The thinking and struggling templates of the leftist pressure to conform are programmed for conflict to this very day. A climate of fear is consciously stirred up, in order to cement rule. Those who speak of the ‚permanent revolution‘ want ‚crises and enemies‘.
A regime like that in Iran, for example, also consciously orients its foreign policy toward ‚controlled confrontation‘ with the West. It evades rapprochement for fear of interference in its internal affairs. The well-known statement, ‚We didn’t make the revolution in order to get democracy,‘ did not originate with a limousine bolshevist of the past century, but with Iran’s top pro- tector of the revolution, Mahmud Ahmadinedschad.
Fuhrmann’s ‚Fortification‘ reveals that political correctness serves an intellectual consolidation of power and, in the modern history of culture, is thus an extraordinary precedent of censorial manipulation of the process by which people form their political will. Fuhrmann’s art object, which aggressively and absently rolls along, a mirror of the guardians of political correctness, shows how extremist views lastingly immunize themselves from criticism by defending their consciousness of distancing themselves.
Of course, the virtue of belief should imply that par- ticular beliefs should not be decreed. Because none of us has control over belief, whether our own or that of another.
In ‚Fahneneid‘ [oath of allegiance] and the video ‚Die missglückte Jugendzeit‘
[failed youth], Roland Fuhrmann is concerned with issues of traditions passed down in family history or with the transgenerational transfer of experience and with the German culture of remembrance.
In the 1980s, the artist’s grandmother gave him a box with photo negatives. When he recently found and digitalized them, an unsuspected photographic panorama of his family’s daily life in the Nazi period opened up before his eyes, including a few snapshots of children in SA uniforms and a woven portrait of the Führer on the living room wall. Many Germans want to experience the presence of the past solely in an already-overcome and (for them) nontoxic form. Roland Fuhrmann constituted his own world of happenings from the authentic testimonies to the past; it is borne primarily by the emotionality of his presentation. He thereby authorizes a view, not as an interpreting external observer, but as if from the inside, as a bearer of ‚experience‘.
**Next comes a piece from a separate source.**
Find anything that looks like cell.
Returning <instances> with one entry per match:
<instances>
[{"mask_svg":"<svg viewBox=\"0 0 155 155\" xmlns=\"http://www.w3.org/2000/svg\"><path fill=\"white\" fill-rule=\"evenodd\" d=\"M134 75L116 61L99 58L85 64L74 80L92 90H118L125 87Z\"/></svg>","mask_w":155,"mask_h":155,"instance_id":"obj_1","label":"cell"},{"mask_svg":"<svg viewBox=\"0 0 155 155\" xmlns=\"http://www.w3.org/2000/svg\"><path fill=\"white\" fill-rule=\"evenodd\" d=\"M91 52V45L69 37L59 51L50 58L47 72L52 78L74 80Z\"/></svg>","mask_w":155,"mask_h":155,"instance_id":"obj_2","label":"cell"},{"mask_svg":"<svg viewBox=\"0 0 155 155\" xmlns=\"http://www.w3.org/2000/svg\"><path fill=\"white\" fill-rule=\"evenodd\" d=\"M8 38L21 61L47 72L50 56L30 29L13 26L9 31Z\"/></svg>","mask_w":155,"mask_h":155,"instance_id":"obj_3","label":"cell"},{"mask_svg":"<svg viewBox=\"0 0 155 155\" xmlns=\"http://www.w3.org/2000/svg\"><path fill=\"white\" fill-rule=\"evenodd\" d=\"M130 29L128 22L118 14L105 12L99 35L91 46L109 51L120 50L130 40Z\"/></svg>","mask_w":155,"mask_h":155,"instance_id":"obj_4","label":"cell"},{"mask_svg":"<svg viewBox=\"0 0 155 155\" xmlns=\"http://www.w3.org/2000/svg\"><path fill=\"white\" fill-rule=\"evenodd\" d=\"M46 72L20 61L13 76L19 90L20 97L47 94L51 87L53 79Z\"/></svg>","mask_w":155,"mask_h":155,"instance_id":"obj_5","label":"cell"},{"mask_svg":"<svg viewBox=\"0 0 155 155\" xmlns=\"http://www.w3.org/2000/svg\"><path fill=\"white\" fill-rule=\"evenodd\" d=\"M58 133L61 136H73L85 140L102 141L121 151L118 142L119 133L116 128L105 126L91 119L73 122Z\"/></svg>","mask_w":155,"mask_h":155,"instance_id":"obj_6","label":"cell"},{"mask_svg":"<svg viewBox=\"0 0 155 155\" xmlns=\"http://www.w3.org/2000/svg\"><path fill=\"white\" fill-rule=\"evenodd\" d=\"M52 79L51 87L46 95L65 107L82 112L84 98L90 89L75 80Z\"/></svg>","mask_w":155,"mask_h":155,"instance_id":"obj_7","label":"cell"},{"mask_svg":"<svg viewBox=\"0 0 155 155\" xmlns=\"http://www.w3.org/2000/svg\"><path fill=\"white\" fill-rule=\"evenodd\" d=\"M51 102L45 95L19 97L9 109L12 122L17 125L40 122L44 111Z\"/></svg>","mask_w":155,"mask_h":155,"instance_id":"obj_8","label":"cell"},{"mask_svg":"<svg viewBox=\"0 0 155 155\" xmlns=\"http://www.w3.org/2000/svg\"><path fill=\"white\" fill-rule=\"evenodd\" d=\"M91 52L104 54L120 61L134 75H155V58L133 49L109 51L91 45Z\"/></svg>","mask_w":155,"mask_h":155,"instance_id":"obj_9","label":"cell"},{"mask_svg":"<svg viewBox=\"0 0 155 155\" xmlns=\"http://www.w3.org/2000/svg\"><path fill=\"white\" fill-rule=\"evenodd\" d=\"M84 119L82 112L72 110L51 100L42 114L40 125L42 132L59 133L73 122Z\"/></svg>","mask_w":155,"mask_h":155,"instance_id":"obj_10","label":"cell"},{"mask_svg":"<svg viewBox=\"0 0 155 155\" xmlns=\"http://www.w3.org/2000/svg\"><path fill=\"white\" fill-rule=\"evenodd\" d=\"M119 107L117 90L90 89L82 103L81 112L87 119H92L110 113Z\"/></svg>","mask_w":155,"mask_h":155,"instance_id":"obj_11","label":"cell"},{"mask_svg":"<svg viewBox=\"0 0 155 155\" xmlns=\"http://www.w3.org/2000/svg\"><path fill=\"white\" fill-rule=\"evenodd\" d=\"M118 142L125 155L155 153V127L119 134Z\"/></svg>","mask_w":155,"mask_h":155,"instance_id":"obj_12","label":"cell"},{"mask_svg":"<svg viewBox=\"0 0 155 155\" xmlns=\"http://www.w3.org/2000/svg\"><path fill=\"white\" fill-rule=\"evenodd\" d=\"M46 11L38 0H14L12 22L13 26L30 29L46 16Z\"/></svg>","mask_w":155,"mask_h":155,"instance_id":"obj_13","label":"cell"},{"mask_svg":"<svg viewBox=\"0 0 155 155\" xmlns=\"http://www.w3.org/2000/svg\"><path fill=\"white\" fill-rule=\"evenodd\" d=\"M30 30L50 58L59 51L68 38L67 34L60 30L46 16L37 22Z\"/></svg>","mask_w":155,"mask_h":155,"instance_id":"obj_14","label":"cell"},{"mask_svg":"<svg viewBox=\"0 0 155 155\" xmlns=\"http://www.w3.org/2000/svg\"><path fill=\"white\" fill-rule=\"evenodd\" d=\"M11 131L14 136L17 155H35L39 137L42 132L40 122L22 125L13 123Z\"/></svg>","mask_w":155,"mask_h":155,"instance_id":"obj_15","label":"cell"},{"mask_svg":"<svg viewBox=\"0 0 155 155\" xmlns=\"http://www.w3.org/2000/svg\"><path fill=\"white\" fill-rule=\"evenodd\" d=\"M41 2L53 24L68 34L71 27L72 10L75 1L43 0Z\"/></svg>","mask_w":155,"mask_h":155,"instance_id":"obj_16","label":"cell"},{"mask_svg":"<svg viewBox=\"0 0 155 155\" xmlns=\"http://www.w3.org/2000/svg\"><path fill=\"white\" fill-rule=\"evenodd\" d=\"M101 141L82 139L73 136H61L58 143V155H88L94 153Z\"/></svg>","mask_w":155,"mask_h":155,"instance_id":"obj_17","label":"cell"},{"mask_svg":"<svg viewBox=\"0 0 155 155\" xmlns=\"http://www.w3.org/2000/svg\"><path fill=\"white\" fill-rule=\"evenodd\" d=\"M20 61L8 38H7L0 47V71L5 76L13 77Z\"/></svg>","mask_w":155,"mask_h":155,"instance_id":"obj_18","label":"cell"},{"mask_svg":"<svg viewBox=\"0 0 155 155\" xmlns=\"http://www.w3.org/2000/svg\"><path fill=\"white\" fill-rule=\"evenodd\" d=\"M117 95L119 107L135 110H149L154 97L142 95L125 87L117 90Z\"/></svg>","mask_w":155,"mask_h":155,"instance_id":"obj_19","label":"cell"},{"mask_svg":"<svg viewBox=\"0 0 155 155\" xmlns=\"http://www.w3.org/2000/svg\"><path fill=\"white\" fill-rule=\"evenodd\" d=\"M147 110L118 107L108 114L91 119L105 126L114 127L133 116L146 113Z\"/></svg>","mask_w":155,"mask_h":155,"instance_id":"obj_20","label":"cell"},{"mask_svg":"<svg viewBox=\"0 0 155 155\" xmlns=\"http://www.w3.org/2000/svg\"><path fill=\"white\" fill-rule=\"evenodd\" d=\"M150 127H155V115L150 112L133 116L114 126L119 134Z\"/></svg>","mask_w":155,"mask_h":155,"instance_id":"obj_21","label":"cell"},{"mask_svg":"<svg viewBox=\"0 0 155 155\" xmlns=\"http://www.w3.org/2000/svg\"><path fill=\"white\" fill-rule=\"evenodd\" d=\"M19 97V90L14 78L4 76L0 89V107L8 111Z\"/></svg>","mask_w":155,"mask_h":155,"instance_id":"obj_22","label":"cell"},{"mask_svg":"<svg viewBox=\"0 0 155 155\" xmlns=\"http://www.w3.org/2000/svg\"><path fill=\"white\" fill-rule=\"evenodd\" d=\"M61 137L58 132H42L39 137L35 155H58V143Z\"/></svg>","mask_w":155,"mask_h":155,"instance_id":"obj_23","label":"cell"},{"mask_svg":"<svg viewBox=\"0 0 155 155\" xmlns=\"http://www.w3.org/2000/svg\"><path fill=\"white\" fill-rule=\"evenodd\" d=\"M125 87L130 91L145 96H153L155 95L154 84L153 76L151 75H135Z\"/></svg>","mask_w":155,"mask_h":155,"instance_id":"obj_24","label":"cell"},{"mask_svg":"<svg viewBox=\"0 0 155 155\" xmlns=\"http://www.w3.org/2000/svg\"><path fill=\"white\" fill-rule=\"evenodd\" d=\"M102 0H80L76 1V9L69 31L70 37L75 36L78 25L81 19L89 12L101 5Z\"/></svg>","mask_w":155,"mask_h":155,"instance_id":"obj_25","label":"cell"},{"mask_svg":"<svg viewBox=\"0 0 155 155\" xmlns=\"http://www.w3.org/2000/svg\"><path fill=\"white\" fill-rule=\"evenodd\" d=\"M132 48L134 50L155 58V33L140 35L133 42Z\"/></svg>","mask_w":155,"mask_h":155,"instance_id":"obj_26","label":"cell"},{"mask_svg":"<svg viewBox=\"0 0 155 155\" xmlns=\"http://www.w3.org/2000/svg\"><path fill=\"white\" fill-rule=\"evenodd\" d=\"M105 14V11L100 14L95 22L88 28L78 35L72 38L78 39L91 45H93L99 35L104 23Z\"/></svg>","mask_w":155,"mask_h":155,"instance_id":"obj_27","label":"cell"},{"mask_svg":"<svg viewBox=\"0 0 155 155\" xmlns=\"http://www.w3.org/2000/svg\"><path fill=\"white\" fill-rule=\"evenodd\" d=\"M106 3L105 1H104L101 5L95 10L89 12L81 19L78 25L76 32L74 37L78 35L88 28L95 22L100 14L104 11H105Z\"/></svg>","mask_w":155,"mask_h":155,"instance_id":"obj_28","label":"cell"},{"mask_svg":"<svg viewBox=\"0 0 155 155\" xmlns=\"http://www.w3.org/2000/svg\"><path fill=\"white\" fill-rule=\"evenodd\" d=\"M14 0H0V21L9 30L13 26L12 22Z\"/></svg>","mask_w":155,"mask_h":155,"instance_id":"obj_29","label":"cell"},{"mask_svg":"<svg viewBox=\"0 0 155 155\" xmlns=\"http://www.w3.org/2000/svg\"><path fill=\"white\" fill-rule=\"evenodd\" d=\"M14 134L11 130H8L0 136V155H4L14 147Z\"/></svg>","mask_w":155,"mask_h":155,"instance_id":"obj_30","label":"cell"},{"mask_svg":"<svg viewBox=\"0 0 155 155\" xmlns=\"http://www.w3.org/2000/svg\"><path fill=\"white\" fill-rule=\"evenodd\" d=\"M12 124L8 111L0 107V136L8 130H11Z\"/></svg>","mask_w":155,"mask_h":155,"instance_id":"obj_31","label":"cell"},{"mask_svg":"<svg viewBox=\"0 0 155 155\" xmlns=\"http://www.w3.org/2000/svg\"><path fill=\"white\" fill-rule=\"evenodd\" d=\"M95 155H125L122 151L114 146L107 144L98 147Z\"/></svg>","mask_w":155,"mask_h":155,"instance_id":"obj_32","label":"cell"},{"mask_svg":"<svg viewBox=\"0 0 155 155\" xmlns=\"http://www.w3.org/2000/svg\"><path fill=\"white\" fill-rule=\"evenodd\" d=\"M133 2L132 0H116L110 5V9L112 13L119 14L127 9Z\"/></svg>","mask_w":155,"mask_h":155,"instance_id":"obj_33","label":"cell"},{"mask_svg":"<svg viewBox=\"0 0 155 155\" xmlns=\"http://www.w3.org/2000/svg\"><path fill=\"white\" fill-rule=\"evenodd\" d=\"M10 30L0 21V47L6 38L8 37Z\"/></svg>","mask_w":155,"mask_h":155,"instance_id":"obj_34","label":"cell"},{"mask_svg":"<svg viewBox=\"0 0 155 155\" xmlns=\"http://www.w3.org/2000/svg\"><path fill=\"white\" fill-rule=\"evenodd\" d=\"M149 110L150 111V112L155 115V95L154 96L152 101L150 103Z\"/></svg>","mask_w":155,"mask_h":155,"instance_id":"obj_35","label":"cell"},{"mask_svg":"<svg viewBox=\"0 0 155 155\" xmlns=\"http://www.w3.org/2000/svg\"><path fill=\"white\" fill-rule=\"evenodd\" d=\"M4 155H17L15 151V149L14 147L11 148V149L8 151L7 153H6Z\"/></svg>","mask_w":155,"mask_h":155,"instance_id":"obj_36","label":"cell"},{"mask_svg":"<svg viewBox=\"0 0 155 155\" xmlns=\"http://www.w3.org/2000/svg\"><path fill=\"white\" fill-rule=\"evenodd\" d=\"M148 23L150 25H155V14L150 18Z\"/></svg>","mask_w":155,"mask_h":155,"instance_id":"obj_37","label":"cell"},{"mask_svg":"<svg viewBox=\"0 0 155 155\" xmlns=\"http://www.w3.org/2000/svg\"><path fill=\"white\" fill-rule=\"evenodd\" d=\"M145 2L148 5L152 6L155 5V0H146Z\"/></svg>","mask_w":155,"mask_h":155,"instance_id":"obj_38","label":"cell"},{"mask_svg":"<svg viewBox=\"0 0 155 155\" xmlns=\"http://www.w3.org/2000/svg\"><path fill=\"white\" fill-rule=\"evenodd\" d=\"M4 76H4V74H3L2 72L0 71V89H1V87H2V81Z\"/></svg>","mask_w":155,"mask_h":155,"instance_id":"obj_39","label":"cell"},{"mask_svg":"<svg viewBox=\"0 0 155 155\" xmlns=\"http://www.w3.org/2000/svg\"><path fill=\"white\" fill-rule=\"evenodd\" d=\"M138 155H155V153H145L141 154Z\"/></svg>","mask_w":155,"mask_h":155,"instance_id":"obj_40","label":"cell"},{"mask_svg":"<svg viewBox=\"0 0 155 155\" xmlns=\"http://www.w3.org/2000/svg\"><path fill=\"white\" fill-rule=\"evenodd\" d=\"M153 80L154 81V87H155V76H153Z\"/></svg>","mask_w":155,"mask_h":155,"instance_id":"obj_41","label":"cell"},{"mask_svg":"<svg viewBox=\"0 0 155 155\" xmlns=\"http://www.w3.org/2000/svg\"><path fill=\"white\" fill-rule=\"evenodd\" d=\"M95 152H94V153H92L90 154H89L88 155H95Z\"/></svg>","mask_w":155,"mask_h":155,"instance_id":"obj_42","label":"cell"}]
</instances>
The two works can be regarded as the results of a societally repressed, denied, and marginalized experience. Beyond their sensual presence, they mark the deep-seated shift in the historical-cultural value system in the Western world and above all in Germany since the 1960s, in which the old tales of national heroes were replaced by a victim-centered culture of history. A ‚dealing with the past‘ that seeks to draw a line under it has been replaced by the lasting task of working with the past.“ Christoph Tannert

[1] Schlappe für Jung, in: DER SPIEGEL 42/2006, p. 20.
[2] Werner W. Ernst: Herrschaftsform und Ethik, in: Niemandsland, Zeitschrift zwischen den Kulturen, Galrev Verlag, Berlin, Issue 10/11, 1992, p. 232.